**AUSGANGSTEXT**
==================================================

Hertha schon Achter

In München verliert eine lustlose Hertha mit 2:0. Träume von einem Spitzenplatz kann Berlin erst mal abhaken

Die Medienabteilung des FC Bayern München hatte gut inszeniert: Wenige Tage bevor Hertha BSC im Olympiastadion empfangen werden sollte, trat Sebastian Deisler, ehemaliger Herthaner und vor der Saison zu den Bayern gewechselt, vor die Presse. Aber das Spiel Berlin gegen München geriet zur Nebensache, denn Deisler hat für seinen neuen Arbeitgeber noch nicht gespielt: Nach einer langwierigen Knieverletzung ist er immer noch nicht fit. der 22-Jährige konnte lediglich Auskunft über den Stand seiner Rehabilitation geben. Und so musste Deisler – trotz zahlreicher Verletzungen immer noch als Riesentalent gehandelt – als Zuschauer auf der Tribüne verfolgen, wie sein ehemaliger Verein gegen seinen neuen Club antrat. Er wird sich vielleicht ein wenig gelangweilt haben. Denn allzu viel ist vor 40.000 Zuschauern nicht passiert, Bayern hat schließlich ziemlich unspektakulär 2:0 (1:0) gewonnen.

Der FC Bayern schien sich zunächst keine rechte Mühe geben zu wollen, schon nach dem 15. Spieltag Herbstmeister zu werden. Und Hertha BSC schien nicht wirklich etwas daran zu liegen, die Bayern nach 25 Jahren auf heimischem Rasen wieder einmal zu besiegen. Die Berliner standen in der Abwehr zwar gut, schafften aber kaum ein organisiertes Spiel nach vorne. In der 38. Minute ereignete sich die erste nennenswerte Chance auf Seiten der Hertha: Marcelinho traf den Pfosten und vergab die mögliche Hertha-Führung. „Uns haben ein paar Prozent vor dem Tor gefehlt“, sollte Marco Rehmer nach dem Spiel sagen.

==================================================

**EINGABEDATEN**
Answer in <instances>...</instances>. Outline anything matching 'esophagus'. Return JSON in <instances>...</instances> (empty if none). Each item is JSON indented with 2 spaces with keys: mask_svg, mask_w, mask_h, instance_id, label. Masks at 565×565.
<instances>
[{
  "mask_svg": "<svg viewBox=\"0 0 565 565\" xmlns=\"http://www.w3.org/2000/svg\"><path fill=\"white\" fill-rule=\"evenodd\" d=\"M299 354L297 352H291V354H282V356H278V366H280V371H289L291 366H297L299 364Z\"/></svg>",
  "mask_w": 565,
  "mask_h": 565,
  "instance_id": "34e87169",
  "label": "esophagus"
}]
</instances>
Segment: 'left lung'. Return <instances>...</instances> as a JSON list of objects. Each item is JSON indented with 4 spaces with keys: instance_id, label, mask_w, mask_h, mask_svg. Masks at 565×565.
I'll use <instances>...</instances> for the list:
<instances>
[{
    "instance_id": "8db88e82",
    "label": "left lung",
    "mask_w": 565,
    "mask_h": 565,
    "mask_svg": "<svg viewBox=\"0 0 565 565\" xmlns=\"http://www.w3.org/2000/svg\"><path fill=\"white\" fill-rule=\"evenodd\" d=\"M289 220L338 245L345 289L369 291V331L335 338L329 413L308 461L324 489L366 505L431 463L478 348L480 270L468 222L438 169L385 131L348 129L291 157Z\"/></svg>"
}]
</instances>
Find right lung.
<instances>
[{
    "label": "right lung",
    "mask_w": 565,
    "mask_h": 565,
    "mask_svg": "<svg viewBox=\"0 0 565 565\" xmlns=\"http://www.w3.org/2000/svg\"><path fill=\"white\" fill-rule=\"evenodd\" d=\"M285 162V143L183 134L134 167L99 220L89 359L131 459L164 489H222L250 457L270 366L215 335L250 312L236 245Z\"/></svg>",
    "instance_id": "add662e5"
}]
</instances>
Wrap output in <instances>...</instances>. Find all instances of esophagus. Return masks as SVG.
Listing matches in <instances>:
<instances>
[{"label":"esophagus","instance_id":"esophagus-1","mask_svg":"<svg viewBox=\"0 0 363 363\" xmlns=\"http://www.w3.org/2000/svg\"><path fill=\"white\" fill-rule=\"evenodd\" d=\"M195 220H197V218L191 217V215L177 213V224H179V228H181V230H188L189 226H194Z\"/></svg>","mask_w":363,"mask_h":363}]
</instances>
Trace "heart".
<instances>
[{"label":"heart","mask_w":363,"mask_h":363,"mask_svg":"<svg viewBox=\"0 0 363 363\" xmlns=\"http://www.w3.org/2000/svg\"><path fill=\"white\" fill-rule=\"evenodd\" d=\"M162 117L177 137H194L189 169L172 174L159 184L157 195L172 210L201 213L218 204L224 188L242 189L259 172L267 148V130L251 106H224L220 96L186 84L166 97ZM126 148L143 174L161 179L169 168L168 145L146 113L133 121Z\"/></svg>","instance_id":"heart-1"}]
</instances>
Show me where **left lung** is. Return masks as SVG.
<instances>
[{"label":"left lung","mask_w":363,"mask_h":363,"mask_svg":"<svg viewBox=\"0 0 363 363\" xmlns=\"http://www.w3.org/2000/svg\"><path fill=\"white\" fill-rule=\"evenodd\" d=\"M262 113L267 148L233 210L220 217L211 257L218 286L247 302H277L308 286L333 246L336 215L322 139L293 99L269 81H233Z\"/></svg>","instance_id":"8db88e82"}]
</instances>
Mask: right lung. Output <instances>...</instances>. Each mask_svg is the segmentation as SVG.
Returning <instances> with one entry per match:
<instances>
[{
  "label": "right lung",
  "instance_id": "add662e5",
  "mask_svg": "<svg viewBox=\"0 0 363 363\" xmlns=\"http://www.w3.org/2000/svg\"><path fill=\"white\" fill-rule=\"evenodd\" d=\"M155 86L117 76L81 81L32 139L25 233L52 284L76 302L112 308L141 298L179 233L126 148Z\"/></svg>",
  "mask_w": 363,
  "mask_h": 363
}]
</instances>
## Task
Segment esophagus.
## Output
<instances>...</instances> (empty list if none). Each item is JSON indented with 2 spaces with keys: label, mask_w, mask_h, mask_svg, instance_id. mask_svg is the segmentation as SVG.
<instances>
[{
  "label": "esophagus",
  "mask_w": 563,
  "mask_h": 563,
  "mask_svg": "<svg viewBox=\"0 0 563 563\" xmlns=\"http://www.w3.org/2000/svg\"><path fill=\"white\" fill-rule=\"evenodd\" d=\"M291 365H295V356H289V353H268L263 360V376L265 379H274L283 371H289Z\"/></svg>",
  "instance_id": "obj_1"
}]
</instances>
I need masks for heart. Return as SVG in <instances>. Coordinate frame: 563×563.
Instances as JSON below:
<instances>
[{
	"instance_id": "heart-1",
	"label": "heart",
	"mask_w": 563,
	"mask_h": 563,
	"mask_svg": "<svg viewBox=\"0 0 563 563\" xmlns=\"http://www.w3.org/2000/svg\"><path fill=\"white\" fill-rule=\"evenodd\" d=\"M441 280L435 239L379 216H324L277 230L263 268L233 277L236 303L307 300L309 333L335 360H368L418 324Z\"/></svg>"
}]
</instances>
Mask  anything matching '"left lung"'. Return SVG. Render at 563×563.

==================================================

**ÜBUNGSAUFGABEN**
1: Schreib aus dem Ausgangstext den Abschnitt ab, der bei den Worten „Die Medienabteilung des“ beginnt und nach den Worten „2:0 (1:0) gewonnen.“ endet.
2: Wandle bitte die Zeilen der Eingabedaten in eine nummerierte Liste um und lass dabei Leerzeilen weg. Beginne bei der Zeile mit „I need masks“ und höre nach der letzten Zeile der Eingabedaten auf.
Ausgangstext und Eingabedaten sind voneinander unabhängiges Material.

**MUSTERLÖSUNGEN**
1:
Die Medienabteilung des FC Bayern München hatte gut inszeniert: Wenige Tage bevor Hertha BSC im Olympiastadion empfangen werden sollte, trat Sebastian Deisler, ehemaliger Herthaner und vor der Saison zu den Bayern gewechselt, vor die Presse. Aber das Spiel Berlin gegen München geriet zur Nebensache, denn Deisler hat für seinen neuen Arbeitgeber noch nicht gespielt: Nach einer langwierigen Knieverletzung ist er immer noch nicht fit. der 22-Jährige konnte lediglich Auskunft über den Stand seiner Rehabilitation geben. Und so musste Deisler – trotz zahlreicher Verletzungen immer noch als Riesentalent gehandelt – als Zuschauer auf der Tribüne verfolgen, wie sein ehemaliger Verein gegen seinen neuen Club antrat. Er wird sich vielleicht ein wenig gelangweilt haben. Denn allzu viel ist vor 40.000 Zuschauern nicht passiert, Bayern hat schließlich ziemlich unspektakulär 2:0 (1:0) gewonnen.

2:
1. I need masks for heart. Return as SVG in <instances>. Coordinate frame: 563×563.
2. Instances as JSON below:
3. <instances>
4. [{
5. 	"instance_id": "heart-1",
6. 	"label": "heart",
7. 	"mask_w": 563,
8. 	"mask_h": 563,
9. 	"mask_svg": "<svg viewBox=\"0 0 563 563\" xmlns=\"http://www.w3.org/2000/svg\"><path fill=\"white\" fill-rule=\"evenodd\" d=\"M441 280L435 239L379 216H324L277 230L263 268L233 277L236 303L307 300L309 333L335 360H368L418 324Z\"/></svg>"
10. }]
11. </instances>
12. Mask  anything matching '"left lung"'. Return SVG. Render at 563×563.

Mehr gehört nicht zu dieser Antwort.